- Born: August 21, 1951 Gisborne, New Zealand
- Died: March 21, 2010 (aged 58) Rochester, Minnesota, U.S.
- Occupation: Photojournalist

= Margaret Moth =

New Zealand photojournalist (1951–2010)

Margaret Gipsy Moth (August 21, 1951– March 21, 2010) was a New Zealand-born photojournalist who worked for CNN in the US.

==Early life==
Margaret Wilson was born on August 21, 1951 in Gisborne, New Zealand.

She studied at the University of Canterbury in Christchurch, majoring in photography and film.

==Career==
Wilson was the first news camerawoman in New Zealand or Australia. In the 1970s, she worked for the local DNTV2 station in Dunedin, during which time she discovered a passion for skydiving. She then began working for the national TVNZ channel. In 1976, she was hired by TV One as camerawoman on a major documentary series about issues facing New Zealand women, called Women. It was made with an all-female crew, and produced by Deidre McCartin.

She changed her name "because there were too many Margarets and too many Wilsons", and wanted to be Margaret Tiger Moth, as her first parachute jump had been from a Tiger Moth aircraft, but officials refused permission, so she changed it to Margaret Gipsy Moth instead.

In 1980, Moth moved to the United States and worked for KHOU in Houston, Texas, for about seven years before moving to CNN in 1990.

Moth covered the 1990 Persian Gulf War, the rioting that followed Indira Gandhi's assassination, the civil war in Tbilisi, Georgia, the Bosnian War, and other conflict zones including Lebanon, Zaire, Somalia, and Chechnya.

On 23 July 1992, Moth was shot and severely wounded while filming in Sniper Alley in Sarajevo. Her jaw was shattered, considerable damage was done to her body, and her speech became slurred. Despite her injuries, she returned to work in Sarajevo in 1994, having accepted that working in a warzone brings risks. In 2002, working with CNN presenter Stefan Kotsonis, she covered a large Israeli raid on the West Bank.

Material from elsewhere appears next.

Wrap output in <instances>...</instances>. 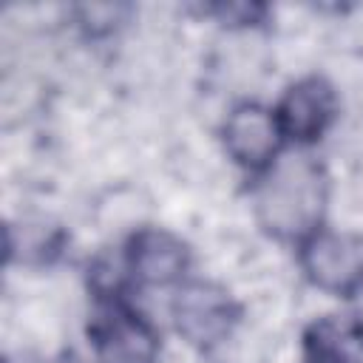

When IDF troops completely surrounded Yasser Arafat's compound, Moth filmed a group of doctors protesting a curfew who walked towards the soldiers.

==Recognition and awards==
In 1992, Moth won a Courage in Journalism Award from the International Women's Media Foundation.

She was described by colleagues as quirky, tough, fearless, and funny.

==In film==
Moth was the subject of the CNN short documentary Fearless: The Margaret Moth Story, which aired in October 2009. It covered many of her dangerous missions, including her shooting in Sarajevo in 1992.

Moth is the subject of a documentary feature-length film co-written and directed by New Zealand actress Lucy Lawless, titled Never Look Away, which had its world premiere in the World Cinema Documentary Competition section of the 40th Sundance Film Festival in Park City and Salt Lake City, Utah, in January 2024. The documentary won the Clio Visualizing History Prize at the 2024 Middlebury New Filmmakers Festival. The film was reviewed by The Guardian in November 2024.

==Personal life==
Moth never married and did not have children.

She loved animals, and refused to do any filming that might harm one. At the time of her death, she had been looking after 25 stray cats in Istanbul.

== Later life and death ==
In 2007, Moth was diagnosed with colon cancer. Two years later, she told a CNN documentary crew, "I would have liked to think I'd have gone out with a bit more flair... the important thing is to know that you've lived your life to the fullest... You could be a billionaire, and you couldn't pay to do the things we've done."

After her diagnosis she moved back to the US from Istanbul. She entered a hospice in Rochester, Minnesota, where she died on March 21, 2010, at the age of 58.

A belated obituary appeared in The New York Times on April 11, 2026, as part of Overlooked, a series of obituaries about remarkable people whose deaths had gone unreported in the newspaper.